Back in Winnipeg, two community safety hosts have been stationed at the Millennium Library since February.
But today, the state of the community safety host program is at stake—there are currently no funds dedicated to it in the 2023 municipal budget.
Instead, the Millennium Library has resorted, again, to security through force. While a police presence is unique to Winnipeg’s Millennium Library, the security approach has spread to libraries across Canada.
At Hamilton’s Central Library, five to six security guards wander the grounds.
In Calgary, five out of the city’s 21 public libraries employ security personnel, though neither city has yet brought in metal detectors.

Trading librarians for law enforcement
Dobchuk-Land argues that rising police budgets in municipalities across Canada cannot be divorced from the underfunding of libraries and other public services.
In Vancouver, for example, police received an extra $3.4 million to the force’s net budget, while the Vancouver Public Library’s request for two additional on-site social workers was shot down.
In Toronto, the library received a 2.4-per-cent increase in February after a budget freeze in 2022, but workers have said they still had to identify cuts. The police budget, in comparison, received a 4.3 per cent increase from 2022.
In Winnipeg, 11 full-time library positions were cut in 2023. The same number of full-time positions were added to the police service.

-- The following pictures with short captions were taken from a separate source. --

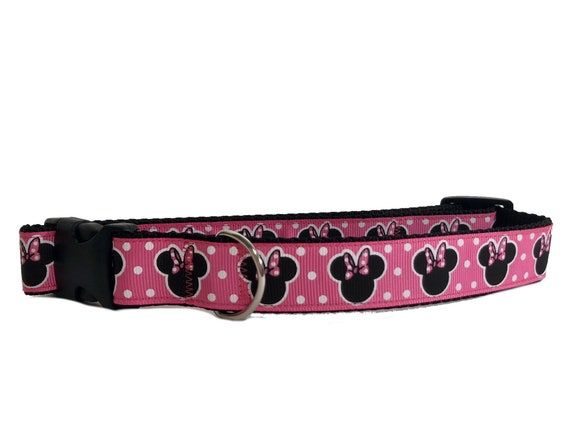 minnie mouse collar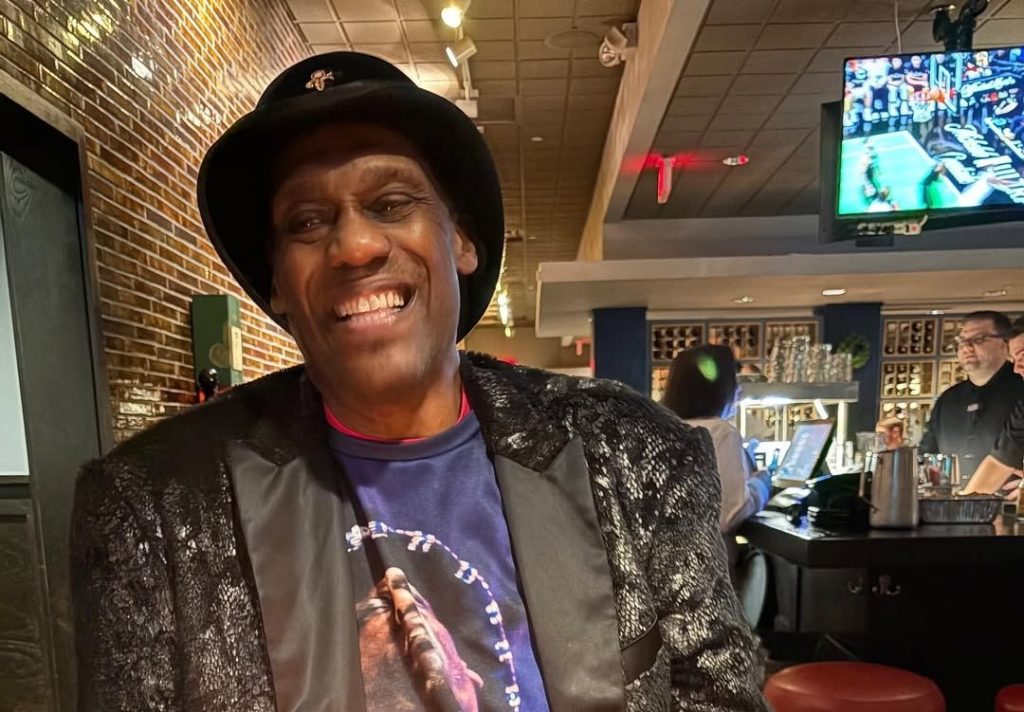 Jellybean Johnson: Πέθανε ο θρυλικός ντράμερ των The Time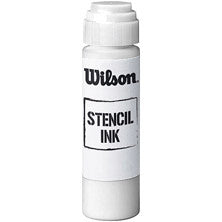 Wilson Logostift-Weiß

“Having a stagnant budget means that while the library system is still able to spend money, that money is not able to go anywhere near as far as it should be able to go,” Richard Bee, the director at large, advocacy for the Manitoba Library Association said.
As it stands, the Winnipeg Public Library system is a stark example of what happens when libraries reach their breaking point.
Banned from speaking to the media due to the City of Winnipeg’s restrictive media policy, some library staff have anonymously shared their struggles through the Instagram page @wpglibraryfacts.
Their anecdotes paint a grim picture of the state of the city’s libraries—from receiving daily emails calling for emergency shifts because of short-staffing to trading basic office supplies from branch to branch.
But as long as social services continue to be underfunded, people will turn to libraries to seek the help they need, said Wurmann—all while libraries are spread thin.
Dobchuk-Land connects the social crisis librarians are struggling with to policies at the municipal level and above.
“We’re simultaneously producing more precarity through the underfunding of services and housing,” Dobchuk-Land said.
“When people with precarious lives get stressed out in public places, we’re making their lives even more stressful by pushing them out of those places.”

Fighting for humane approaches to safety
As libraries beef up security forces, community groups like Millennium for All are fighting for alternative evidence-based solutions to make the library a safe, welcoming place for everyone.
Bee believes the governing structure of the Winnipeg Library is partly to blame. In most Canadian jurisdictions, libraries are governed by a library board composed of appointed citizens and city councillors. In Winnipeg, however, the library is governed by the city council—the library board is merely an advisory council.
The result of this division is that people making decisions about the library rarely, if ever, frequent it. One librarian on the Winnipeg Library Facts account remarked that city councillor John Orlikow looked “surprised” after learning librarians have Master’s degrees.
“The city should maybe start divesting its responsibility the way it currently has it set up and actually transferring that power over to the library board,” Bee said.
Libraries will always be a place where communities congregate to access the services they need—services that go beyond locating a niche philosophical text or an Italian cookbook.
“The library is sort of the last space you can come into and not pay any money,” Wurmann said. “Libraries have always been a space—and always should be a space—for everyone to be welcome.”